教育福島0061号(1981年(S56)06月)-023page
随想
距離感
渡辺伝衛
ある年の三月、校門から送りだした卒業生の姿に目がしらを気にしながら職員室へもどる後から、「先生、生徒が別れを惜しみ、ありがとうございましたと涙ながらの言葉を残して去る姿に対して、先生は三年間こたえてやったかどうか、反省しなくてはならないよ」送りだした安堵感にひたっていた心には、矢のような言葉であった。瞬間、「こんな時に、この校長先生は」と気持ちがおさまらないうちに「先生が自分の子供の学級担任だとしたらどのような評価になるかな」いよいよ気持ちがおさまらない。ついに言葉にしてしまった。「校長先生、私は子供たちとのふれあいを大切にして接してきたつもりですが」大変遠く離れた距離を感じながらの言葉に対し、「いや、先生の今日までが悪いというのではなく、そんな考え方で学級を担任することが大切だということです。生徒は担任を選択できないからな」その話とともに笑顔で肩に手をおかれました。この時の笑顔と手の重さは、それまでの距離を全く身近なものに感じました。

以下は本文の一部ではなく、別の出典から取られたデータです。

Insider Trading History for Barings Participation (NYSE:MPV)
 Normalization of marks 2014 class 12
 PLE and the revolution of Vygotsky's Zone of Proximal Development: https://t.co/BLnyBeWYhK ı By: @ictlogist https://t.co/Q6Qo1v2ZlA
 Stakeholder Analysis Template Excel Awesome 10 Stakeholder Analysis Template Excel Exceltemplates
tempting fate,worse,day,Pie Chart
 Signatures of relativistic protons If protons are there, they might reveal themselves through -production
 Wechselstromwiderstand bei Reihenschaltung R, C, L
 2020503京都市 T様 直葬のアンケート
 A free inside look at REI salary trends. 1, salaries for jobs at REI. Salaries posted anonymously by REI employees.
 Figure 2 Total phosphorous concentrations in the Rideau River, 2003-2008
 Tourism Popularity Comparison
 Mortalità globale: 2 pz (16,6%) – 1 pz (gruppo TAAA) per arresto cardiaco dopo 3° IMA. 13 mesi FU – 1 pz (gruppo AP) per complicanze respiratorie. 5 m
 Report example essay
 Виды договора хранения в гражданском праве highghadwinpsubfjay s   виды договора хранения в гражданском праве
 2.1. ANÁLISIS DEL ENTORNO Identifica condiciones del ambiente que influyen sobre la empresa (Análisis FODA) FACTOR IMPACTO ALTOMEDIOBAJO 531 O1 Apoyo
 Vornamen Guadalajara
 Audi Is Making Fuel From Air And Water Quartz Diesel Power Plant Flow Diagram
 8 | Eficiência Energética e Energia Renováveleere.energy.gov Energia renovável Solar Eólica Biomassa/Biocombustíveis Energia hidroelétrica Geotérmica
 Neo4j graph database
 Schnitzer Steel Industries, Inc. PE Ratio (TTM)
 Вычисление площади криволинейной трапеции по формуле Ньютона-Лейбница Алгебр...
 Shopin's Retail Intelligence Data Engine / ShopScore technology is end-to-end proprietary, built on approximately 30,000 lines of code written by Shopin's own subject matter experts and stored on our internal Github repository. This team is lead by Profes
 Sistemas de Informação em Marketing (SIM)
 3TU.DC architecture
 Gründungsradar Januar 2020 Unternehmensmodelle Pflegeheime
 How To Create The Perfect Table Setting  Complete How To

感覚の世界での距離感は、実際の距離と違って変幻自在なものである。地球から三十八万キロメートルの月も、人間の月面着陸によって全く別の距離感となり、更に、スペースシャトルのコロンビア号は、新たな距離感へ書き替えることに成功した。
教職二十年の距離、最近、生徒との距離にますます大きな隔たりができてしまっているような焦りを感ずる時がある。生徒の現在に追いつけないような距離である。女子生徒が「先生、うちのおばあちゃんナウなんだよ」その言葉に「どうして」と問い返しながら期待できない答を思いめぐらす。今、生徒の生活には「ナウ」がなんの抵抗もなく入り、消化され、そして事の善し悪しは別にして突っ走る。追いきれない距離を感じる。
「身近に引き寄せなくては」と心につぶやきながら機会を考える。廊下での出会いは好ましい一つの場面である。すれ違いながらの言葉や笑顔。歩きながらの気楽な雑談は心を開きあう一つのチャンス。また時に、前日の部活で厳しかったら意識的に廊下の出会いをつくる。「きのうは大丈夫だった?」「ウン、大丈夫」笑顔で返してくる言葉に前日の苦しさの影は消えてしまっている。「今日もまた頑張って」「ハイ」満たされた姿で去る足どりに安心する。廊下は生徒にとって大切なコミュニケーションの場であるとともに、私にとっても大切な生徒指導の一つの機会である。窓から景色を眺め気の向くまま、自由な位置で距離をなくして語りあえる場である。
「なんとかしなければ」ナウにさからう教師になる。あれもこれもと見えてくるすべてを生徒に注文し、「古いナ」といわれながら許容もゆとりも与えない一方通行の生活を強要しては距離を感じて焦る。
「離すまい」だが四十五名の一斉授業では逃げる。四十五分の一の心くばりは身近に引く力としては弱い。「先生、今日の理科はどちらですか」「教室で」次の瞬間「理科室でやろう」生徒のねらいは残念ながら観察や実験に関心があるのではなく、二、三人の顔がかたまってコミュニケートできるテーブルがあることに楽しみがあり目的がある。実験開始、机間巡視をしてテーブルをのぞくと論外な質問にあうことがある。「先生、何年生まれ?」軌道修正に躍起となる。「実験中だぞ」生徒は顔と顔を見合わせる。内心「古く思っているんだろうな」生徒のくもりない顔に心と心の距離を考えさせられる。